*Experimental*
__________

## Example Intesity Pipeline with PTMs using a PROSPECT POOL (Json Input) 


### Get the dataset from PROSPECT

In [None]:
# develop branch of PROSPECT
!pip install git+https://github.com/wilhelm-lab/PROSPECT.git@develop

In [None]:
!pip install git+https://github.com/wilhelm-lab/dlomix.git@develop

In [None]:
import prospectdataset as prospect 
data_dir = "./data"
pool_keyword = "third"
prospect.download_dataset("all", data_dir, pool_keyword)

In [None]:
import glob
import os
from pathlib import Path

# pick the path of the metadata file, can also be simply copied and pasted from previous cell outout 
#meta_data_filepath = './data/TUM_third_pool_meta_data.parquet'

meta_data_filepath = glob.glob(os.path.join(data_dir, "*meta_data*.parquet"))[0]
meta_data_filepath

In [None]:
# annotation file names and paths

pool_folder_path = os.path.splitext(glob.glob(os.path.join(data_dir, "*.zip"))[0])[0]

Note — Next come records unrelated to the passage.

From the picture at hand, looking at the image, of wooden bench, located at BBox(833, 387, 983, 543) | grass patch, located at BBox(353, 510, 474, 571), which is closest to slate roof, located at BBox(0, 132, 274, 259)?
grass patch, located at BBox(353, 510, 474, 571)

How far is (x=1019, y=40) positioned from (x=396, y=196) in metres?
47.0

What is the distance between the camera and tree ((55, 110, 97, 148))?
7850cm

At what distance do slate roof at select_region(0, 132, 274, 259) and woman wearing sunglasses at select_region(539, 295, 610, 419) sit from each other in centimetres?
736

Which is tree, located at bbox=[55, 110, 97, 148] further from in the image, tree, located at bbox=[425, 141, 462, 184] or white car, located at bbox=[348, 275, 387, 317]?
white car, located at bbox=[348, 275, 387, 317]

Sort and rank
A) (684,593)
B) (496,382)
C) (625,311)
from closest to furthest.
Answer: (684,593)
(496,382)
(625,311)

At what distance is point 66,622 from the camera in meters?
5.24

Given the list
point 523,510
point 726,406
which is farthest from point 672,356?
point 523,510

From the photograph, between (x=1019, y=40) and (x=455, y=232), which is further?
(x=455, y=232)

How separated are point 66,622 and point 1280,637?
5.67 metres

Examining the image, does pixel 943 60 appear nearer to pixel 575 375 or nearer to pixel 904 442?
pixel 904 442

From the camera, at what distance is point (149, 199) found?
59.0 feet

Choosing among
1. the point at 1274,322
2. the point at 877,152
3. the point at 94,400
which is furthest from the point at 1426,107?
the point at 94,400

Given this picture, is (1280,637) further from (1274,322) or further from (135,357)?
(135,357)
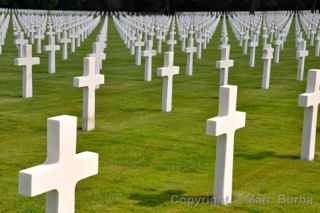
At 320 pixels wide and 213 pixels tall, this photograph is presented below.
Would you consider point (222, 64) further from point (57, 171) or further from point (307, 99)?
point (57, 171)

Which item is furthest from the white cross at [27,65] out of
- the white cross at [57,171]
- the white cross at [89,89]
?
the white cross at [57,171]

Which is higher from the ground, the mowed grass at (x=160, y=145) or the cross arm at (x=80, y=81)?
the cross arm at (x=80, y=81)

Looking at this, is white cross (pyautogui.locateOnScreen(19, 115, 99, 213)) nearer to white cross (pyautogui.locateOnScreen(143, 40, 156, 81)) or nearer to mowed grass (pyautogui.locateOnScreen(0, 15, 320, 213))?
mowed grass (pyautogui.locateOnScreen(0, 15, 320, 213))

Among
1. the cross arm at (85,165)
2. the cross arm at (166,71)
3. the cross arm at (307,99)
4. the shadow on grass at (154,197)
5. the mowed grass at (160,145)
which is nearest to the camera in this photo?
the cross arm at (85,165)

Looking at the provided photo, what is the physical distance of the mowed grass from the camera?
18.5ft

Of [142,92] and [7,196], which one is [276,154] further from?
[142,92]

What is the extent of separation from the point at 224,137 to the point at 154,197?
890 mm

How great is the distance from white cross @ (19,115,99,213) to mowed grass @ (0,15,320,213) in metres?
1.41

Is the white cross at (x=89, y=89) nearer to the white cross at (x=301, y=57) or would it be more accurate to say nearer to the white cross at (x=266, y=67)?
the white cross at (x=266, y=67)

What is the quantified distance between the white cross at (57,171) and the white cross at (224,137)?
4.99ft

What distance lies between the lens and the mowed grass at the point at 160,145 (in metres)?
5.64

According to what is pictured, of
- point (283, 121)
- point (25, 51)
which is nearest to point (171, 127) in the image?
point (283, 121)

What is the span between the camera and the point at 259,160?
7.11m

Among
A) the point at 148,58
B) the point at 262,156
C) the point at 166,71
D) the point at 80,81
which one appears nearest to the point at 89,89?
the point at 80,81
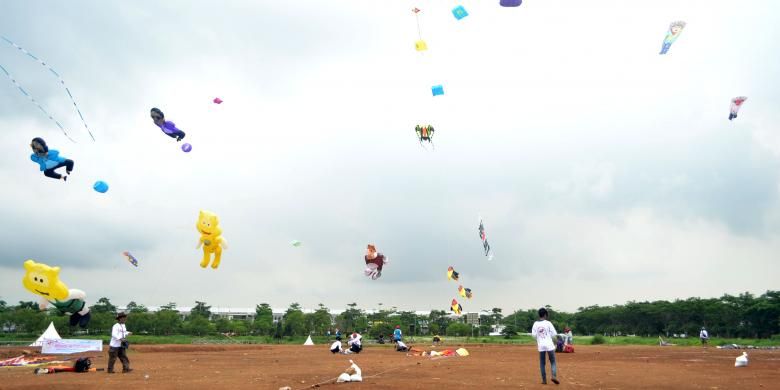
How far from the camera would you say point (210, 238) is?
16.1m

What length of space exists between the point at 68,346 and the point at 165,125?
16.0 metres

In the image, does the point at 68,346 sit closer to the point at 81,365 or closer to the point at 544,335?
the point at 81,365

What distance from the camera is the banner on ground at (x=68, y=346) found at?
952 inches

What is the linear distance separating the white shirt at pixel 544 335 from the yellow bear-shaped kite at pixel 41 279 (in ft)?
36.0

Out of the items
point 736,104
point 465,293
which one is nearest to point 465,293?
point 465,293

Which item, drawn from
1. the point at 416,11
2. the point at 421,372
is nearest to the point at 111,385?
the point at 421,372

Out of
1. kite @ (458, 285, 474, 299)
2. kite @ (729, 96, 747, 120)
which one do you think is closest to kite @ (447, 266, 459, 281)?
kite @ (458, 285, 474, 299)

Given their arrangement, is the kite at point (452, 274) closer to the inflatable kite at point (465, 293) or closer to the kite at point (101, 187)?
the inflatable kite at point (465, 293)

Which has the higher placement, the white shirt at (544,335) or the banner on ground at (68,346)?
the white shirt at (544,335)

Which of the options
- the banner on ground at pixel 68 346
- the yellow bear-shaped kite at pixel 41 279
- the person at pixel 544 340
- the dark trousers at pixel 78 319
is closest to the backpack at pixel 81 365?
the dark trousers at pixel 78 319

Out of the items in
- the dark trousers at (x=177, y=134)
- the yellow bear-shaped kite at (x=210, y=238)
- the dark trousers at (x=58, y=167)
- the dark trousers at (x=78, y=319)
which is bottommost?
the dark trousers at (x=78, y=319)

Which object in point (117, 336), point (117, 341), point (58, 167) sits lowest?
point (117, 341)

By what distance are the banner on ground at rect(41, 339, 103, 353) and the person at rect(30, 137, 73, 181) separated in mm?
14896

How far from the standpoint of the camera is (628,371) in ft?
46.3
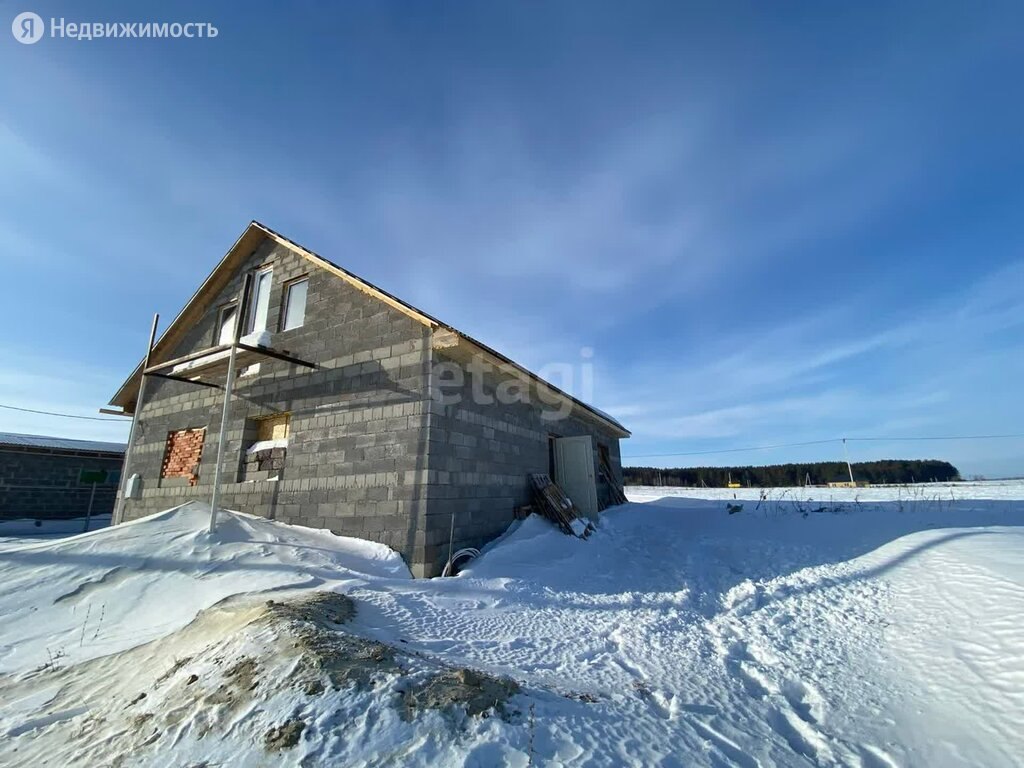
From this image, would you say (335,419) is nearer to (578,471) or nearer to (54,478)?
(578,471)

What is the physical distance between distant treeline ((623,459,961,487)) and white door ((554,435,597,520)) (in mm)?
33217

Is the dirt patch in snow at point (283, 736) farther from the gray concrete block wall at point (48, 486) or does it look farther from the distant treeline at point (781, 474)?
the distant treeline at point (781, 474)

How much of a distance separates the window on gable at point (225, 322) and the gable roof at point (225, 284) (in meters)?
0.63

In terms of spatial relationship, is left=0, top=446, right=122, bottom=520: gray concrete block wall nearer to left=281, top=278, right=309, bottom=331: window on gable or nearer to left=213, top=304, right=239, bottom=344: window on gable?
left=213, top=304, right=239, bottom=344: window on gable

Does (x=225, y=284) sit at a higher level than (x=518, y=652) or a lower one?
higher

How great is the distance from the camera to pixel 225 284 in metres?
11.5

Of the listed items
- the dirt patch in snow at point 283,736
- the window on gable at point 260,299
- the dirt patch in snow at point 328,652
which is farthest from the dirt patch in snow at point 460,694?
the window on gable at point 260,299

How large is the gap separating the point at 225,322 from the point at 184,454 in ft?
10.9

annotations_filepaths = glob.glob(os.path.join(pool_folder_path, "*.parquet"))
annotations_names = [Path(f).stem for f in annotations_filepath]

annotations_names, annotations_filepaths

### Prepare input data dict for DLOmix Dataset Class (JSON mode)

In [None]:


input_data_dict = {
    "metadata": meta_data_filepath,
    "annotations": {
        pool_keyword: dict(zip(annotations_names, annotations_filepaths))
    },
    "parameters": {
        "target_column_key": "intensities_raw"
    }
}

input_data_dict

In [None]:
# later we can feed the dict directly as a data source, for now we stick to json format

import json
with open("input_config.json", 'w') as fp:
    json.dump(input_data_dict, fp)

### Create Intensity Dataset from the downloaded Pool using features and parser
This would take a couple of minutes since it:
- reads the metadata and the annotation files
- does some filtering and wrangling of the data
- produces the final input data for intensity
- extracts the features and prepares the TensorFlow Datasets

In [None]:
from dlomix.data import IntensityDataset
from dlomix.data.feature_extractors import (
    ModificationGainFeature,
    ModificationLocationFeature,
    ModificationLossFeature,
)

BATCH_SIZE = 128
SEQ_LENGTH = 30

int_data = IntensityDataset(
    data_source="input_config.json",
    seq_length=SEQ_LENGTH,
    batch_size=BATCH_SIZE,
    val_ratio=0.15,
    precursor_charge_col="precursor_charge_onehot",
    sequence_col="modified_sequence",
    collision_energy_col="collision_energy_aligned_normed",
    intensities_col="intensities_raw",
    features_to_extract=[
        ModificationLocationFeature(),
        ModificationLossFeature(),
        ModificationGainFeature(),
    ],
    parser="proforma",
)

In [None]:
"Training examples", BATCH_SIZE * len(int_data.train_data)

In [None]:
"Validation examples", BATCH_SIZE * len(int_data.val_data)

### Create Model and compile it with the respective loss

In [None]:
import tensorflow as tf
from dlomix.models import PrositIntensityPredictor
from dlomix.losses import masked_spectral_distance

model = PrositIntensityPredictor(seq_length=30, use_ptm_counts=True)

# create the optimizer object
optimizer = tf.keras.optimizers.Adam(learning_rate=0.001)

# compile the model  with the optimizer and the metrics we want to use, we can add our custom metric
model.compile(optimizer=optimizer, loss=masked_spectral_distance, metrics=["mae"])


### Train model

In [None]:
history = model.fit(int_data.train_data,
                    validation_data=int_data.val_data,
                    epochs=2)